Botol kecilnya sudah siap.

Tebal. Hitam. Terbakar.

"Kesempatan terakhir, Yang Mulia," kata Tavin.

Aku mengulurkan lenganku.

Tali pengikat mengencang.

Jarum menyelam masuk.

Dunia berhenti.

Tetesan pertama mengenai aliran darahku dan rasa sakit—sakit yang menyilaukan, membakar—menembus tulang belakangku seperti kilat yang memukul tulang. Aku kejang, tinjuku menggenggam keras saat kegelapan mengalir melalui nadiku.

Dan bersamanya—

Kenangan.

Tawanya di ring.

Wajahnya yang rentan namun menantang, saat pertama kali dia berdiri melawan aku.

Bobot tubuhnya yang meringkuk di dadaku malam itu ketika dia menyebut dirinya milikku.

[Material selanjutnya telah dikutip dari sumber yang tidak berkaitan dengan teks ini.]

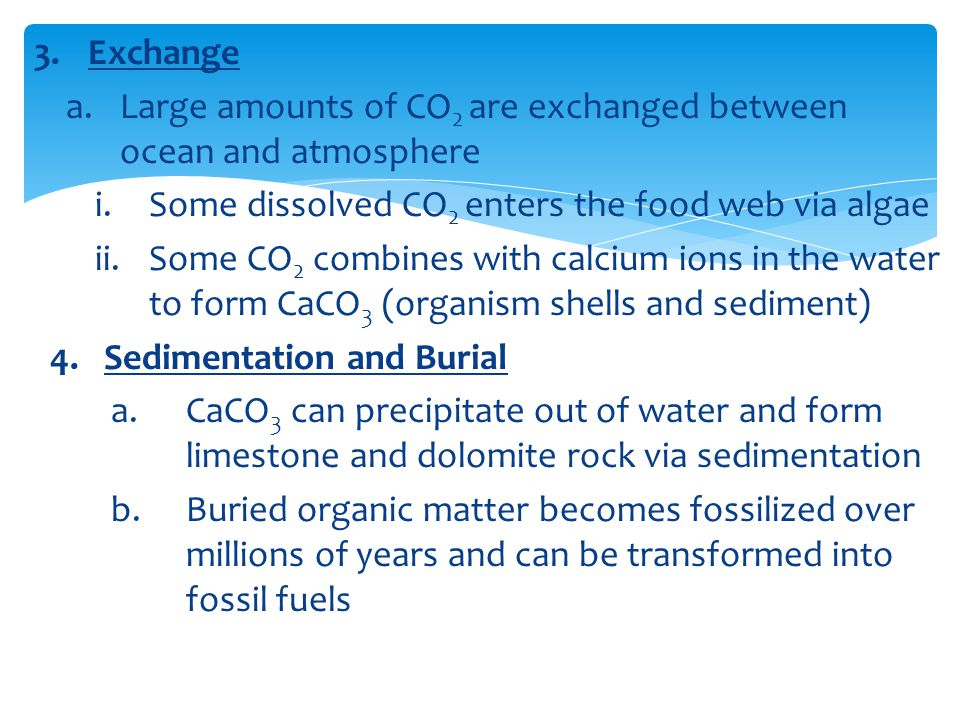 Large amounts of CO2 are exchanged between ocean and atmosphere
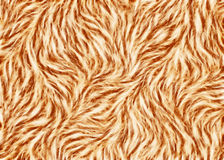 Thick animal warm brown hair texture Stock Image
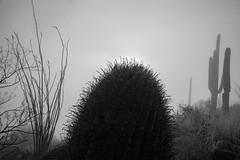 Tum016_small (patcaribou) Tags: tucson tumamochill sonorandesert fog cactii saguarocactus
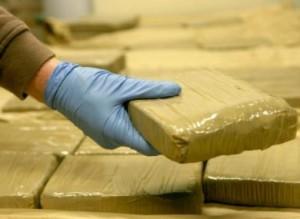 trafficking in opiates florida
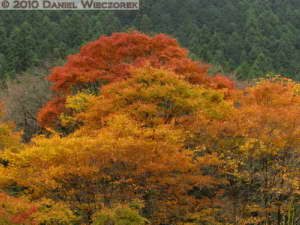 Nov14_149_Mitake_TamaRiverFallColorsRC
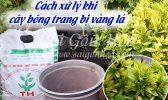 Xu Ly Bong Trang Vang La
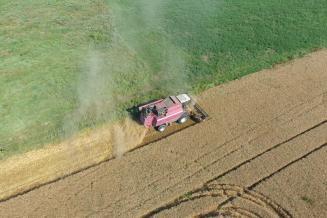 В Чеченской Республике планируют собрать рекордный урожай зерновых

Caranya menyebut Merah, seolah-olah itu berarti keselamatan.

Caranya bibirnya bergetar pertama kali, dia bilang dia mempercayaiku.

Malam saat aku bilang, aku juga mempercayainya.

Setiap kenangan menusuk seperti belati.

Bukan menusuk tubuhku.

Tapi hatiku.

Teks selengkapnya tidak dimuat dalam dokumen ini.